The city has announced that it is planning an investigation program for groundwater testing this year as a precaution in the wake of man-made contaminants found more than a month ago.
An outside firm will be hired as part of the $350,000 plan, which will focus on Columbus’ southern aquifer and include development of a model to predict the movement of contaminants and help determine best placement of new wells in the future.
The plan is welcome news because of multiple problems that arose in 2017.
In November, Columbus City Utilities had to shut down two wells south of the city’s wastewater treatment plant after tests indicated the presence of 1,4-dioxane. The chemical is used in industrial and commercial applications, often as a solvent, and commonly shows up as an impurity in household and personal care products, city officials said in a report.
That discovery was on top of a third city well that was shut down earlier in June at the Bartholomew County 4-H Fairgrounds after a positive test for E. coli, a fecal bacteria. The city and Southwestern Bartholomew Water Cop. both issued boil orders for their customers as a safety measure, but it was later determined that a false positive had triggered the scare.
All three wells remain offline.
Local officials have said that Columbus city water is safe to drink and meets all state standards required for drinking water. However, when it comes to something so essential as water, residents want extra reassurance that their water is safe to drink.

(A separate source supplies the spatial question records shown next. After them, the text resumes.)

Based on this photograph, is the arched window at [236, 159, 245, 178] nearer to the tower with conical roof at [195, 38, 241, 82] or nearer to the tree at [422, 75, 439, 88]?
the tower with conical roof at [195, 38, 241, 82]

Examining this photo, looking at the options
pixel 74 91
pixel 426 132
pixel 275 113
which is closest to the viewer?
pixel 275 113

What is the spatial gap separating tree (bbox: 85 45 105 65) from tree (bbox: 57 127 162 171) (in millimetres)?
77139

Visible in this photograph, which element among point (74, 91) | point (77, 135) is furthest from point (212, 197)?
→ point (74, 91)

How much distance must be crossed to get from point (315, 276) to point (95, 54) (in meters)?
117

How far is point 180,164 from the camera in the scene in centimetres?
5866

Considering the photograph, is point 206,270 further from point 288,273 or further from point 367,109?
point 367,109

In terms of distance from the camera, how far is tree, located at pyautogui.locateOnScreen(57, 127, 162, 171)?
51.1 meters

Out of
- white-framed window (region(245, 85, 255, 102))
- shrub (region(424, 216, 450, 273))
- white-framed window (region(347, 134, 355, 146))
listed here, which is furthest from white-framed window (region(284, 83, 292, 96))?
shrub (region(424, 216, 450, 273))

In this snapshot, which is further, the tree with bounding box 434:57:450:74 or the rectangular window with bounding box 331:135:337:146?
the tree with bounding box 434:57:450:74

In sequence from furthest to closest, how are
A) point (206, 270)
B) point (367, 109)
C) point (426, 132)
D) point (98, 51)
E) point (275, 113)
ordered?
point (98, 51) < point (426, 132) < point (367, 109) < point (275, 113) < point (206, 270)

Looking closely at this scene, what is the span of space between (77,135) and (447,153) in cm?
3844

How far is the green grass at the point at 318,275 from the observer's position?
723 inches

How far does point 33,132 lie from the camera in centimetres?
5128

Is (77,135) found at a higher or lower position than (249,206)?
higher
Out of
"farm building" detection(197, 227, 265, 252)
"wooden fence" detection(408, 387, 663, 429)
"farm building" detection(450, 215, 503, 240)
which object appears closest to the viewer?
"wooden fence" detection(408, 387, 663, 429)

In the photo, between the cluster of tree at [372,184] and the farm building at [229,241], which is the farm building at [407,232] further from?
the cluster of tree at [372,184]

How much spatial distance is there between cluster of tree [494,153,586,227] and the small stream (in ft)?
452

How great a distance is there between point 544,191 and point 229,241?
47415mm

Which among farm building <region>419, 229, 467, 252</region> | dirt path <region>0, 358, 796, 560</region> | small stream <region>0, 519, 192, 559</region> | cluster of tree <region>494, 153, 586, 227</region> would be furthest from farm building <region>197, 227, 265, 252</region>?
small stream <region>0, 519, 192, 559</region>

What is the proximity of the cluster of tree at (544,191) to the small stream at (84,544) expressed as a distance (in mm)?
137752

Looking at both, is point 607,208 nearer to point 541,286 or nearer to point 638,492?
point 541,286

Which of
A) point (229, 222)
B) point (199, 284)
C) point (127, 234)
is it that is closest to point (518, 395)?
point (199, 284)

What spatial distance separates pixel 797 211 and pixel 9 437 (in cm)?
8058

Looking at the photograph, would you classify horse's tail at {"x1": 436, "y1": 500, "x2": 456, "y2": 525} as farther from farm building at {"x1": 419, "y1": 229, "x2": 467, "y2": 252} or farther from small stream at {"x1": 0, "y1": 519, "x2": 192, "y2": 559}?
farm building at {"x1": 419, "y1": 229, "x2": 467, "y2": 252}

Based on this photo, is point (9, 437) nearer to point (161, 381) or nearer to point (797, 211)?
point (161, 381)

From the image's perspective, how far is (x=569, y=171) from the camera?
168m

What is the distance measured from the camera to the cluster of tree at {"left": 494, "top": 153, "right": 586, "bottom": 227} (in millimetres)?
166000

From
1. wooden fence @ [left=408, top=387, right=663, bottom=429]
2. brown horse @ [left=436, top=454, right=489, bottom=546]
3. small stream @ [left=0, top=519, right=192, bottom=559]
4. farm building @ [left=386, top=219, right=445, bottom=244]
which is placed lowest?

Having to boil water if human or animal waste gets into a water system and isn’t purified is one thing for customers to deal with. But the prospect of chemicals used for industrial and commercial purposes contaminating a drinking water supply ratchets concerns even higher.
Residents want safe, clean water to drink, and not have to worry about possible health risks. That makes the city’s investigation program an important and welcome step.
We look forward to hearing the results of the study — whatever they may be — when it is completed. Residents deserve that transparency.